I recently attended Storage Field Day 7 (See disclosure) and was introduced to the concept of data virtualization. From a high-level data virtualization is the abstraction of data services from the physical data. Initially, the concept of data virtualization didn’t resonate with me. It reminded me of trying to understand network virtualization for the first time. I questioned what exactly is being abstracted and how does it add value. I had to re-watch the Primary Data SFD 7 presentation by their CTO.
Comparison to Server Virtualization
The advantage of data virtualization is the ability to use the underlying storage platform to its full capability and give operational flexibility to infrastructure admins. The goal is very similar to that of server and network virtualization. By abstracting data services from the physical data location, flexibility is added. In server virtualization, you can move compute from one physical server to another, for example. The compute service is abstracted from the hardware, which allows to a degree the application to be free of the constraints of the physical underlay.
Data virtualization aims to do the same. By abstracting the data services, the application can be free of the physical underlay. A request to move data from Tier 1 storage to Tier 2 or 3 doesn’t require a physical configuration change. Primary Data uses the pNFS protocol to facilitate the routing of data traffic between physical boundaries.

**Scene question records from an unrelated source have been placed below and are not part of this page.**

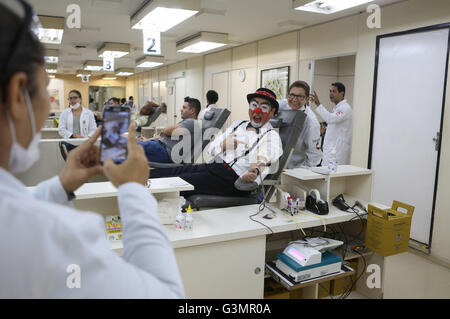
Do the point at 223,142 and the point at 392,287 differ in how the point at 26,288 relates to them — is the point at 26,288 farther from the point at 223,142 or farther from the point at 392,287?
the point at 392,287

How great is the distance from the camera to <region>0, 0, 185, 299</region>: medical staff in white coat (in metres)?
0.48

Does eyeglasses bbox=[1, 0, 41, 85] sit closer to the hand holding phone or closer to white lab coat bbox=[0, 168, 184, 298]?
white lab coat bbox=[0, 168, 184, 298]

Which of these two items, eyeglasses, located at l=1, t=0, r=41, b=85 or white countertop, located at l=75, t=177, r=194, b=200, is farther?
white countertop, located at l=75, t=177, r=194, b=200

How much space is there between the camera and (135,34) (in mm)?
6320

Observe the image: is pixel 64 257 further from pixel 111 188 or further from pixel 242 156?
pixel 242 156

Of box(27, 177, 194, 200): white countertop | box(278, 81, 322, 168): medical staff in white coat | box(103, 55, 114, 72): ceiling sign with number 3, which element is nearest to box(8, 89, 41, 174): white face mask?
box(27, 177, 194, 200): white countertop

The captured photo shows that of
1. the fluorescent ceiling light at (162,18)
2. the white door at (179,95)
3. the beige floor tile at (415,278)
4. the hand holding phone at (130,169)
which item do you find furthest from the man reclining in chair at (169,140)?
the white door at (179,95)

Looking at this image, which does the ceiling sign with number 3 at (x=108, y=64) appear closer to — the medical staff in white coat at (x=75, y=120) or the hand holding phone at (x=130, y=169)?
the medical staff in white coat at (x=75, y=120)

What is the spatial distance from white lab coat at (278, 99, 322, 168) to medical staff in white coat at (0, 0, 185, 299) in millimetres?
2930

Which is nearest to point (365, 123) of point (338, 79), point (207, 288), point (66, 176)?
point (338, 79)

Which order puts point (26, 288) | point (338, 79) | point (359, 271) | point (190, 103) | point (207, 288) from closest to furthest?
point (26, 288)
point (207, 288)
point (359, 271)
point (190, 103)
point (338, 79)

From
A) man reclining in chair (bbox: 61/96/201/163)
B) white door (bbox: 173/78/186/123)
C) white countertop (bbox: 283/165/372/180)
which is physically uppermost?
white door (bbox: 173/78/186/123)

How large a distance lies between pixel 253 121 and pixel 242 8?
7.27 feet

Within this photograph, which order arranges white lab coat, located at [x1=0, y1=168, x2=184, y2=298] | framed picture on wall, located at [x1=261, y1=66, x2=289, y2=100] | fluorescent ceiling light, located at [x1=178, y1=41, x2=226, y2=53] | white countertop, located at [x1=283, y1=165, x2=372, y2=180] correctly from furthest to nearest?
1. fluorescent ceiling light, located at [x1=178, y1=41, x2=226, y2=53]
2. framed picture on wall, located at [x1=261, y1=66, x2=289, y2=100]
3. white countertop, located at [x1=283, y1=165, x2=372, y2=180]
4. white lab coat, located at [x1=0, y1=168, x2=184, y2=298]
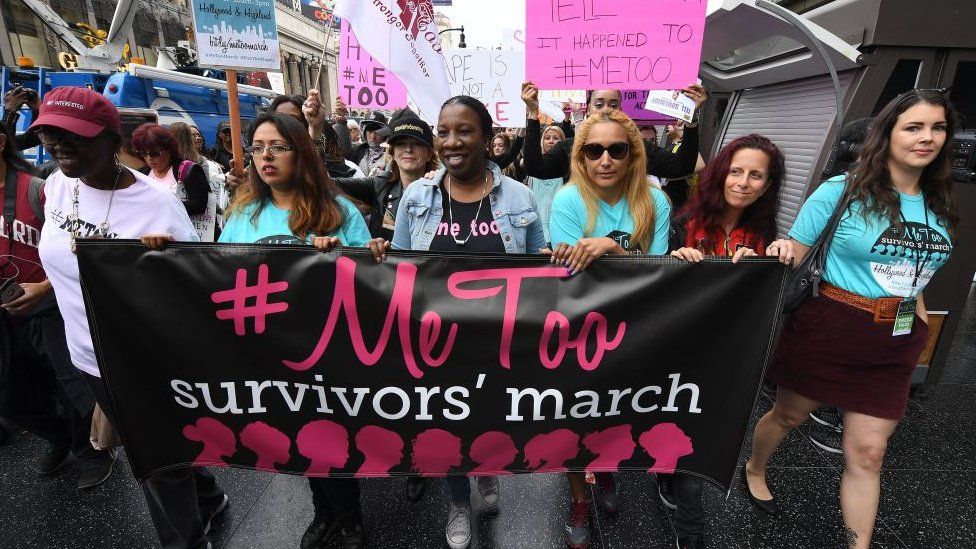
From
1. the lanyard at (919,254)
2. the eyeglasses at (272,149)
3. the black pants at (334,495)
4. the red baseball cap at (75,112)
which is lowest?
the black pants at (334,495)

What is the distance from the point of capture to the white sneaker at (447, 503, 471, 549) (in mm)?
2281

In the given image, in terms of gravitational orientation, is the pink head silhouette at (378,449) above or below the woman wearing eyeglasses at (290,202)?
below

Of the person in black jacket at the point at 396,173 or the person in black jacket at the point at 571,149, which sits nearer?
the person in black jacket at the point at 571,149

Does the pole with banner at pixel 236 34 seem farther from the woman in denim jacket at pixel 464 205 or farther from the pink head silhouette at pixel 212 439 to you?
the pink head silhouette at pixel 212 439

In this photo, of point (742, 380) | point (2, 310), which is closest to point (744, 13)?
point (742, 380)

The advantage of Primary Data’s approach is that the transition is seamless to the application. The pNFS protocol handles the data migration. However, as Primary Data made a point of explaining data routing is just one component needed. The second is centralization of the metadata needed to manage storage. Think about all the different parts of storage is kept outside of the 1’s and 0’s. File system attributes, access control and file locks are just some examples.
When abstracting metadata from the physical storage all kinds of challenges arise including scale and reliability. Handling metadata on a single array is difficult enough. When a solution proposes a distributed system for storage metadata, I get nervous. Primary data isn’t proposing using their solution only for lower level environment such as test and dev but for Tier 1 workloads as well. I just don’t know if I’m comfortable trusting the metadata of my storage system to a centralized solution.
The future of enterprise storage
I theorized that we’d be able to abstract the data center completely. This doesn’t mean that we’d get rid of physical workload but rather we’d have the ability to abstract the service layer from the underlay. Data center abstraction can happen when automation tools can depend on services such as network, server, and data virtualization to live migrate entire infrastructures, not just server workloads.
Looking at solutions such as OpenStack, it’s obvious that server virtualization provides this capability. Network virtualization is maturing to a level that supports this abstraction. According to Primary Data, storage is the last leg to solve. Data virtualization is one way to achieve the goal. Another method is object storage which I’ll discuss in a future post.
Disclosure: Tech Field Day paid for my transportation and expenses to attend Storage Field Day. I’m not required to write about any of the vendors that presented at the event nor does any vendor preview my coverage prior to publishing.